▸ Your objective:
Select every line of the listing below that contains the string "trim" and copy each one. Letter case must match.

[Start Given data]

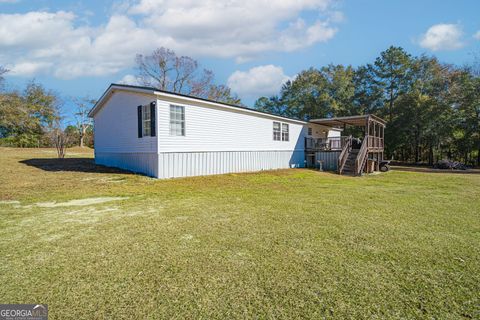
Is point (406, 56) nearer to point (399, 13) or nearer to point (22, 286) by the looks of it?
point (399, 13)

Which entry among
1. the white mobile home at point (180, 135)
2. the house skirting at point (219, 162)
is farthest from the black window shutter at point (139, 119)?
the house skirting at point (219, 162)

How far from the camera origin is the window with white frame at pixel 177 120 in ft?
33.7

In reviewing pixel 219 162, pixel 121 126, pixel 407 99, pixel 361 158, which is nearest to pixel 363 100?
pixel 407 99

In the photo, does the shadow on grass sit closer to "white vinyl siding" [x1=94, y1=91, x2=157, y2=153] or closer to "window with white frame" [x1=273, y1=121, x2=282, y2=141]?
"white vinyl siding" [x1=94, y1=91, x2=157, y2=153]

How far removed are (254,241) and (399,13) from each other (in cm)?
1338

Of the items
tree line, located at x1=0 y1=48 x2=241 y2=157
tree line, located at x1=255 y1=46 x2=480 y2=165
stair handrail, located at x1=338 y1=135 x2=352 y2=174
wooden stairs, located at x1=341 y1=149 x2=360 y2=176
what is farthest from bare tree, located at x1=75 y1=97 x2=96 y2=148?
wooden stairs, located at x1=341 y1=149 x2=360 y2=176

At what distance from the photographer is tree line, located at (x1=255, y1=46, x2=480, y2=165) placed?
2172 centimetres

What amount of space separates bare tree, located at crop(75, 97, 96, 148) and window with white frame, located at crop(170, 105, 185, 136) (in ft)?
104

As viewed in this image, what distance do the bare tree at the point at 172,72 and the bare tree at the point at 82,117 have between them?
511 inches

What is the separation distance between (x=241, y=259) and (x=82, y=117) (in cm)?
4075

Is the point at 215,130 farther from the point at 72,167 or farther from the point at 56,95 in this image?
the point at 56,95

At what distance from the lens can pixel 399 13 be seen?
1135cm

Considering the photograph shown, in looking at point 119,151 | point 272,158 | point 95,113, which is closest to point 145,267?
point 119,151

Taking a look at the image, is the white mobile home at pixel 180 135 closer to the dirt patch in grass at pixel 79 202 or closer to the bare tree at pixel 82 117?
the dirt patch in grass at pixel 79 202
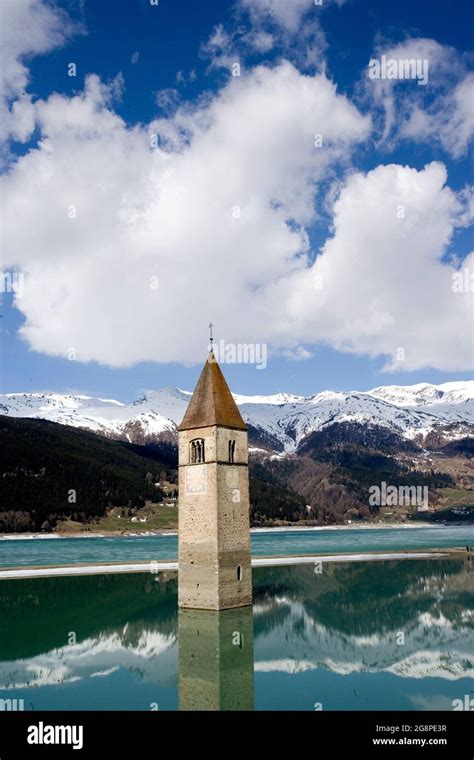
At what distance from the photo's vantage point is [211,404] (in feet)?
130

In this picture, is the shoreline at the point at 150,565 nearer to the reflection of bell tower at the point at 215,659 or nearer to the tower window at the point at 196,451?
the tower window at the point at 196,451

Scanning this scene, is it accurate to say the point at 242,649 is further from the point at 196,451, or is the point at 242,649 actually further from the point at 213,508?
the point at 196,451

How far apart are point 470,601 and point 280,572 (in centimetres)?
2212

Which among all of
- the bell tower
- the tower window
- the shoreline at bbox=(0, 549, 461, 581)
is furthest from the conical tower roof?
the shoreline at bbox=(0, 549, 461, 581)

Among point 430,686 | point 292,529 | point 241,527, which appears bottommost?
point 292,529

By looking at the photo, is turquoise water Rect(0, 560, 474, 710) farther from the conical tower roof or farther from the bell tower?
the conical tower roof

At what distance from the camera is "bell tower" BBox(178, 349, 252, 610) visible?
3691cm

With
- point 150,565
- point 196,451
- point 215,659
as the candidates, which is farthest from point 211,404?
point 150,565

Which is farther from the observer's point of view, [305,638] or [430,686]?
[305,638]

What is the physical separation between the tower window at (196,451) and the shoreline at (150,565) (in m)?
24.7

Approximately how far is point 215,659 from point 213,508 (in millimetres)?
10676
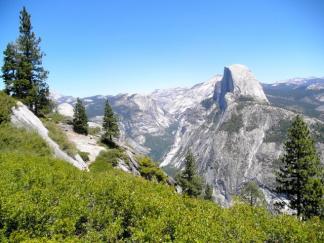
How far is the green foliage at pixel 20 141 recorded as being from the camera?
33.8m

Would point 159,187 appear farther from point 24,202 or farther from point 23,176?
point 24,202

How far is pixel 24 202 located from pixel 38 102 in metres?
52.0

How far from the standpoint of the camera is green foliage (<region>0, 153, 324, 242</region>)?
48.9 ft

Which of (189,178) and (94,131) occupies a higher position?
(94,131)

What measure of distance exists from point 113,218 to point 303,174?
38.0 metres

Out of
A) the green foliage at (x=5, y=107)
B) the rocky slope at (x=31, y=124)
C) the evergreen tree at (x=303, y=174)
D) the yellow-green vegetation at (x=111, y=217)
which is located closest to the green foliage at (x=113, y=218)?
the yellow-green vegetation at (x=111, y=217)

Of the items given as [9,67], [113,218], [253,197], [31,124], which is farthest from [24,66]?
[253,197]

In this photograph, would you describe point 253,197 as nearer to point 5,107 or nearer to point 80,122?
point 80,122

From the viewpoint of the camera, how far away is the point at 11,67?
196ft

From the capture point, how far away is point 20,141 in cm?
3528

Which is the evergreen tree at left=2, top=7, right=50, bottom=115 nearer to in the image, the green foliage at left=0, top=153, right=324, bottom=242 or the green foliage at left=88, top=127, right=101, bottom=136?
the green foliage at left=88, top=127, right=101, bottom=136

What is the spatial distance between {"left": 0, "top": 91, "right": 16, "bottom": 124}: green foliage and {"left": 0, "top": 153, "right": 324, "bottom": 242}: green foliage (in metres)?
16.9

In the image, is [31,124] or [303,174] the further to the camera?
[303,174]

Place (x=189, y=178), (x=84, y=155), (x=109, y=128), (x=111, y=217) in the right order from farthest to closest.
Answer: (x=189, y=178)
(x=109, y=128)
(x=84, y=155)
(x=111, y=217)
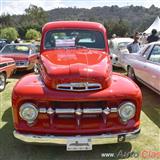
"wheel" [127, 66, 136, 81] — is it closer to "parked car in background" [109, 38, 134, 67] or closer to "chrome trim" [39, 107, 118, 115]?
"parked car in background" [109, 38, 134, 67]

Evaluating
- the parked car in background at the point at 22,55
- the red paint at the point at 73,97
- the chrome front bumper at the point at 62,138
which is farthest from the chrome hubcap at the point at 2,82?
the chrome front bumper at the point at 62,138

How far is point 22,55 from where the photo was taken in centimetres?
1179

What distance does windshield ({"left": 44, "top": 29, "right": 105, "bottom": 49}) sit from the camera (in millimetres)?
5773

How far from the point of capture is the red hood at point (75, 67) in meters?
4.18

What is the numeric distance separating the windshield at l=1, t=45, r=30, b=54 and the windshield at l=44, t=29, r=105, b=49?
667 cm

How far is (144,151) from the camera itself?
15.0 ft

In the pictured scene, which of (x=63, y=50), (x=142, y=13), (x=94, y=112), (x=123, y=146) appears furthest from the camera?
(x=142, y=13)

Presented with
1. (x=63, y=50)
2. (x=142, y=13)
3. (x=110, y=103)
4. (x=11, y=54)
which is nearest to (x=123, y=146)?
(x=110, y=103)

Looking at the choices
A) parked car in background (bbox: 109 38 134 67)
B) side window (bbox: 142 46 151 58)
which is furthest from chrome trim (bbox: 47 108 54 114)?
parked car in background (bbox: 109 38 134 67)

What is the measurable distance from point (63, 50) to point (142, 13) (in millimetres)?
92694

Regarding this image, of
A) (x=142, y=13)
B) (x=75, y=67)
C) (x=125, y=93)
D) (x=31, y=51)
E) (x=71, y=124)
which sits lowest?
(x=142, y=13)

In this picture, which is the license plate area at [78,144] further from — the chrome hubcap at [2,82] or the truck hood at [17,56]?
the truck hood at [17,56]

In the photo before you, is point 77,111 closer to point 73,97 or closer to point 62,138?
point 73,97

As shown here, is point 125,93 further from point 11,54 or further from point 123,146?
point 11,54
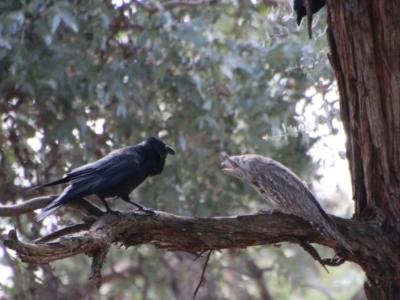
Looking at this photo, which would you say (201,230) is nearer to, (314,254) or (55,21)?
(314,254)

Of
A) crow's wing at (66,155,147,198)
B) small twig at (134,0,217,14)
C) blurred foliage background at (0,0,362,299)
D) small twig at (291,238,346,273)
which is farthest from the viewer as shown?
small twig at (134,0,217,14)

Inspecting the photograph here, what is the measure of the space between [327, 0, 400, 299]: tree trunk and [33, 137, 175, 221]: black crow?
1662mm

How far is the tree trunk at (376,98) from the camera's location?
5.19 metres

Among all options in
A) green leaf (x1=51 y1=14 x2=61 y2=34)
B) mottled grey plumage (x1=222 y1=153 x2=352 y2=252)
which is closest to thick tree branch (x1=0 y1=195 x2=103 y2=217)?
mottled grey plumage (x1=222 y1=153 x2=352 y2=252)

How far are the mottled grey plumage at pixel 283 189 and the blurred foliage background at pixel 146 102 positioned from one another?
6.34ft

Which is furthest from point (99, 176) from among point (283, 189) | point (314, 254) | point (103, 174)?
point (314, 254)

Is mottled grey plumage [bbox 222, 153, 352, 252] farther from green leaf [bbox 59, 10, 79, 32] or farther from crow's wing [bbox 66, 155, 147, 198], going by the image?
green leaf [bbox 59, 10, 79, 32]

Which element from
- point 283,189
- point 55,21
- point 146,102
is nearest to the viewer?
point 283,189

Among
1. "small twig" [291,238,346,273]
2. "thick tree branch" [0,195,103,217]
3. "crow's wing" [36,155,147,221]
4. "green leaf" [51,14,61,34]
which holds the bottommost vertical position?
"small twig" [291,238,346,273]

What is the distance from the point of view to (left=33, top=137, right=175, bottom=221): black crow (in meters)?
5.36

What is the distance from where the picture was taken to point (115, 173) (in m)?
5.80

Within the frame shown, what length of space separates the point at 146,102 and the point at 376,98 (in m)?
4.12

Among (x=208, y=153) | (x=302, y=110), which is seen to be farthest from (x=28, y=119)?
(x=302, y=110)

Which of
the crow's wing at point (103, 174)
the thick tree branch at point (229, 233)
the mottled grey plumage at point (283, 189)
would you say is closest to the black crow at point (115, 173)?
the crow's wing at point (103, 174)
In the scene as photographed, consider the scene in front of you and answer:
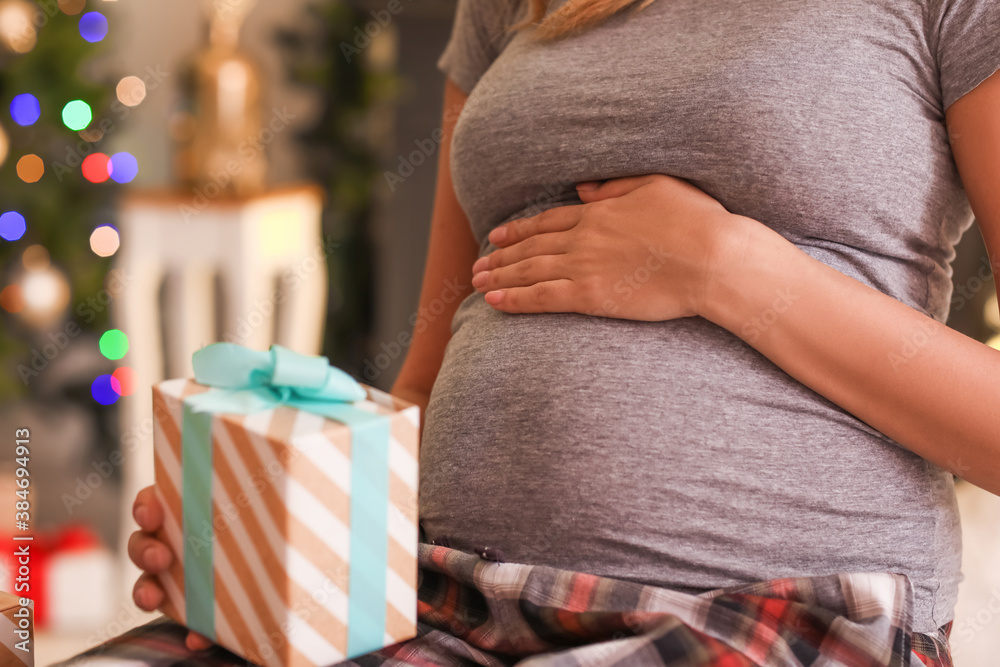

[End Given data]

▸ Reply to the task:
"wheel" [127, 66, 136, 81] — is it closer to "parked car in background" [109, 38, 134, 67] or closer to "chrome trim" [39, 107, 118, 115]?
which is furthest from chrome trim (bbox: 47 108 54 114)?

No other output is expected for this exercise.